コーヒーと蚕の記憶

記憶を書き換えて覚えていることがありました。
コーヒーを飲み始めたきっかけです。
コーヒーを飲み始めたのは、就職し、社員ほぼ全員が飲んでいたので、私も飲むようになったと思っていました。
しかし、短大生の時に行ったヨーロッパの研修旅行中に書いていた旅日記を読み返した時に、この記憶が違うことを知りました。

2週間の研修旅行で、ウィーン、フィレンツェ、ミラノ、ローマへ行き、ドォーモや教会、宮殿、絵画鑑賞などをしました。

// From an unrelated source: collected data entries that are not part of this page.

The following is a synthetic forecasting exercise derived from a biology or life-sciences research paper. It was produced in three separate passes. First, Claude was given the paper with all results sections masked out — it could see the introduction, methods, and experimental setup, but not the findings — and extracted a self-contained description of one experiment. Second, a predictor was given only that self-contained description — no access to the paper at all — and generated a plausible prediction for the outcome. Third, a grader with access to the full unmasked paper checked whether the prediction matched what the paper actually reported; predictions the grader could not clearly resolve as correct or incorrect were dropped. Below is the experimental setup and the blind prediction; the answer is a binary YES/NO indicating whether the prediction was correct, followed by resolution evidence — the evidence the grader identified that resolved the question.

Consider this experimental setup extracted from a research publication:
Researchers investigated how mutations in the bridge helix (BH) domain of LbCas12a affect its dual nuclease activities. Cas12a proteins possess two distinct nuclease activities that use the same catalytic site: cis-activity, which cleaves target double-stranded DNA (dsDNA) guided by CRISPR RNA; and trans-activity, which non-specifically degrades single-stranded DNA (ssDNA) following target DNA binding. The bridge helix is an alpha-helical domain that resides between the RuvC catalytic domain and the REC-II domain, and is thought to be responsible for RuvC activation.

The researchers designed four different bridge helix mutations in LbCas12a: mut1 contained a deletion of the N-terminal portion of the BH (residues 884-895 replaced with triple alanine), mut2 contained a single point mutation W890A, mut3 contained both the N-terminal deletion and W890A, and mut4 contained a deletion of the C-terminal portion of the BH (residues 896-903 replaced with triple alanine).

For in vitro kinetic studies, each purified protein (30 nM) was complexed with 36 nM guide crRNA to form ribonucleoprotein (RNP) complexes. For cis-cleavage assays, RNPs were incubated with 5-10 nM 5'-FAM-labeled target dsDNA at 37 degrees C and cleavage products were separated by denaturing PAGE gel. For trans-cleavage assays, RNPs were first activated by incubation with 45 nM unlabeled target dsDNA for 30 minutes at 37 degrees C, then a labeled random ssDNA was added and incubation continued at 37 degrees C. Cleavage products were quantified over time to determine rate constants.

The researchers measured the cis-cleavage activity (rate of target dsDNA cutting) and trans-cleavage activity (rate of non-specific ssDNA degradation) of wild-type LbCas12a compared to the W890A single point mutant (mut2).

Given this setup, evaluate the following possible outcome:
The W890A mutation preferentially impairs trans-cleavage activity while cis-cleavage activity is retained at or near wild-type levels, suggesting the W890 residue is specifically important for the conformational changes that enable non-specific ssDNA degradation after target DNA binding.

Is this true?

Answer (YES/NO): NO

自由時間もありましたが、ほぼ団体行動で、食事も決められたレストランや宿泊するホテルで食べました。
その食事の最後に、決まってコーヒーが出されるのです。
旅日記に「毎食コーヒーを飲んで、コーヒーが好きになった」と書いていました。
社会人になってからではなく、短大生からだったことに軽くショックを受けました。確かに、飲み続けているのは社会人になってからなので、それでもいいのかもしれませんが、「研修旅行でコーヒーを好きになった」という事実が、記憶からすっかり消えていたことがショックでした。

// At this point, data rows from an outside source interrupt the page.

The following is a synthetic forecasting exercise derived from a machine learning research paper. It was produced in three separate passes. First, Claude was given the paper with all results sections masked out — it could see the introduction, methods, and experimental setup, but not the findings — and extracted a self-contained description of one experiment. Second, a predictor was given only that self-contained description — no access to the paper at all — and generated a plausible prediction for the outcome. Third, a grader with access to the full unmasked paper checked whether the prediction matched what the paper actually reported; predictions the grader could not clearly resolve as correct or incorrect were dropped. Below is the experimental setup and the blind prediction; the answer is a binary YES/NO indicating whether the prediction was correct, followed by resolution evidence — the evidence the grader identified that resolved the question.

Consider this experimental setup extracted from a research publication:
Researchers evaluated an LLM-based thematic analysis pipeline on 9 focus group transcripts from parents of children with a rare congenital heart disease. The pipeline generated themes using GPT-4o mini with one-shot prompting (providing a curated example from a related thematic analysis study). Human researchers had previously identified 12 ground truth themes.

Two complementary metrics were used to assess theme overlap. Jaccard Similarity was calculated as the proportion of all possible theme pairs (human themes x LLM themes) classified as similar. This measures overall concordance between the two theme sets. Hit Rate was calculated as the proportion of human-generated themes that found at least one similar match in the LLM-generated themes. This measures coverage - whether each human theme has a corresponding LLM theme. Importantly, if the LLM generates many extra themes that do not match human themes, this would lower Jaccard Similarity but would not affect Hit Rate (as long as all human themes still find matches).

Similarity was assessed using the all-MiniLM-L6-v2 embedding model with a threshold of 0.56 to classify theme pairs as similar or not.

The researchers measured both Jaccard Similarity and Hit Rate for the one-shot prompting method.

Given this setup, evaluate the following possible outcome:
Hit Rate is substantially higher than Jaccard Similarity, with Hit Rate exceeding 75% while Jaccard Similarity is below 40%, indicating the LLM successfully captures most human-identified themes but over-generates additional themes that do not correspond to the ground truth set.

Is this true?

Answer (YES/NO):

数日前、テレビ番組で「蚕を飼っていた」と発言しているのを聞きました。
「蚕だなんて、珍しい!」と言うと、「うちでも飼っていたしょ」と旦那に言われました。
「え?うちで蚕飼っていたの?!」旦那の勘違いだと思いました。
「蘭、可愛いって言ってたよ」と旦那。
「私可愛いって言ってたの?!」私は蚕を愛でていたようでした。
全く記憶から消去されています。

後日、息子に聞いてみました。
虫好きの息子なので、飼っていたなら飼い主はこの子になります。
「あーそう言われたら飼ってたね」と言う息子。
やっぱり飼っていたようです。
「お母さん全然覚えていないんだよね」と言うと、「小学校の理科の勉強でクラスで飼っていた蚕を、勉強が終わったら貰ってきたよ。うち、何でも飼ってたしょ」と息子が言いました。
小学校の授業で蚕を飼って観察していました。
参観日に少し早めに学校へ行った時、息子のクラスで、まだひょろひょろの小さい蚕を飼い始めていたのですが、その蚕を鼻に載せて「お母さん見てみてー」と笑顔で息子がやってきたのは覚えています。
周りの友達も大爆笑でした。私はそれを写真で撮ったのに、どこに保管したやら、見つかりません。残念です。

息子は小さい頃から虫好きでした。私も触らなければ平気なので、自分でお世話をするなら、飼いたいものはなんでもオッケーをしていました。
卵をお腹に抱えたカナヘビを飼って、孵化させたこともありましたし、キアゲハを孵化させたこともありました。
キアゲハが孵化した日は、ちょうど息子が早起きをしていて、孵化の最中に遭遇したのです。これこそ、虫の知らせ。虫に愛されている息子です。

ペットを飼うということは、エサが必要です。
そこで、やっと蚕を飼っていたことを思い出せました。
蚕のエサはクワの葉っぱです。
クワの葉っぱが近所にある子から、分けてもらっていました。
飼ってもいいけれど、エサはどうするのか心配していた自分の記憶が蘇ったのです。
でも記憶はこそまでで、家で飼っていた様子は思い出せません。
思い出せなくても、飼うと愛着が沸くのは毎度のことだったので、「可愛い」と言っている自分を想像できてしまいます。

日常でも日記を書いていれば、コーヒーの時のように、忘れた記憶を思い出すこともできたでしょう。
今回は家族の記憶が日記の代わりになりましたが、私の記憶は蘇らないままです。
自分の言葉で書いたもので思い出す楽しさがあるので、ここでは、日記のようなプライベートとはいかないまでも、日常の些細な事も書いていきたいと思いました。